The connections between Musashi and Hosokawa Tadatoshi went all the way back to the swordsman’s duel with Sasaki Kojirō on Ganryū Island. Tadatoshi, at that time, was still the master of Moji castle, a few miles northeast of Kokura. In the redistribution of fiefs in the wake of the Battle of Sekigahara, the Kuroda had been promoted to the fief of Fukuoka, and Tadatoshi's father, Tadaoki, had been promoted to their former fief of Nakatsu. Tadaoki, however, had not moved his headquarters to Nakatsu castle, but instead taken up residence in Kokura castle and bestowed Moji castle on his son.
It is quite likely that Tadatoshi was actively involved in the organization of the contest. Tadatoshi, who was in his late twenties at the time of the duel, is reputed to have been an avid practitioner of the martial arts. Moreover, given that, according to the Bukōden, Kojirō was one of the Hosokawa clan's fencing instructors, Tadatoshi naturally would have had a keen interest in its outcome. Indeed, he may well have practiced the art of fencing under Kojirō. If this is true, it seems all the more remarkable that Tadatoshi took such a neutral stance.
At the same time, the Bushū denraiki claims that Tadatoshi knew Musashi well. It also claims that the event was witnessed by Tadatoshi himself. The Bukōden, by contrast, only makes mention of what are referred to as Lord Tadaoki’s kenshi, or “inspectors.” No mention is made of Tadatoshi. It even mentions that some sources claim that Musashi was chased off the island by Hosokawa retainers who were riled by the outcome of the bout. Though these may have been Kojirō's deshi, it seems unlikely since, according to its author, Toyoda Masanaga, Tadaoki had strictly forbidden anyone to observe or participate in the duel.

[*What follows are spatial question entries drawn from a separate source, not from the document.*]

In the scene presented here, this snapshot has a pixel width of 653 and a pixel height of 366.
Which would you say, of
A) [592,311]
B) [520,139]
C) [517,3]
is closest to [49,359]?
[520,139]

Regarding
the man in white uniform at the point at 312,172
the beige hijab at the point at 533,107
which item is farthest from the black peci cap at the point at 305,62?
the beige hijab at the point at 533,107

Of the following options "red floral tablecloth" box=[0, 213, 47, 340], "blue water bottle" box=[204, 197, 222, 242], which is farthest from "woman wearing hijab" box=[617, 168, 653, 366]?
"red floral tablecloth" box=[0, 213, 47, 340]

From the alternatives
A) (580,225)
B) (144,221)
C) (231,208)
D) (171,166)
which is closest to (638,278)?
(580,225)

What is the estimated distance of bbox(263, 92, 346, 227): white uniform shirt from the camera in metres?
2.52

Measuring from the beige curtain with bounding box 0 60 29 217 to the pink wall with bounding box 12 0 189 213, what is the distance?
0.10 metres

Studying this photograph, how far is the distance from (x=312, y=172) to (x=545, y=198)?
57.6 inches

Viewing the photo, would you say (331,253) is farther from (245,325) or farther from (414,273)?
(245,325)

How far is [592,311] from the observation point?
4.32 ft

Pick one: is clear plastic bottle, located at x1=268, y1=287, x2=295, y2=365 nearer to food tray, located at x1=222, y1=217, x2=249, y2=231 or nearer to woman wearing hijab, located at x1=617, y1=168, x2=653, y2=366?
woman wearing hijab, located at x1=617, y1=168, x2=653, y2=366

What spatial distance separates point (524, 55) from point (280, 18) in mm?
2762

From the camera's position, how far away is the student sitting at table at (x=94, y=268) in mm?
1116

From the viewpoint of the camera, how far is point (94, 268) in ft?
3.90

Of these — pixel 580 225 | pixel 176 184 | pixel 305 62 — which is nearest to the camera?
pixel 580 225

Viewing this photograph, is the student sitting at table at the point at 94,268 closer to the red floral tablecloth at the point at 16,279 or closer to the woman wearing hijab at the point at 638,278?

Be this as it may, as quoted above, it was undoubtedly the Hosokawa's “elegant pursuits of heihō” that made Musashi decide in old age to take up Tadatoshi’s offer to come and stay in Kumamoto. Written by a retainer of one of Tadatoshi’s close vassals, the Bukōden describes the delicate negotiations that preceded Musashi’s move to Kumamoto, which was conducted through Tadatoshi’s head of pages, Sakaszaki Naizan, as well as Iwama Rokubei, the keeper of Kumamoto castle. The latter had been a former retainer of Ogasawara Tadazane, who had entered Tadatoshi’s service when he accompanied Tadazane’s second daughter to Kumamoto when she married Tadatoshi.
Like Musashi, Hosokawa Tadatoshi was by now also advanced in years, and he had come a long way since he had witnessed the duel between Musashi and Sasaki Kojirō on Ganryū Island. As the third son of Hosokawa Tadaoki he had been bound to remain lord of Moji castle, a minor figure in the larger feudal scheme of things. But when his eldest brother was disinherited, it was Tadatoshi, and not his second eldest brother (who had joined Toyotomi Hideyori at Osaka out of resentment), who was chosen to succeed his father in 1620 and become master of Kokura castle and the clan’s fiefdom in Buzen.
Unprepared though he was, Tadatoshi acquitted himself well—so well that in 1632 he was promoted to the Kumamoto fiefdom, a vast estate of more than five-hundred-thousand koku in the neighboring province of Higo. This meant that the Kokura fiefdom was free to be bestowed on someone else, and it so happened that the Bakufu chose Ogasawara Tadazane to be the new lord of the Kokura fiefdom. It had been Tadatoshi’s promotion to the Kumamoto fief, then, that enabled the promotion of Ogasawara Tadazane to the fief in Kokura, and thereby Musashi’s (and his son’s) final move to Kyushu.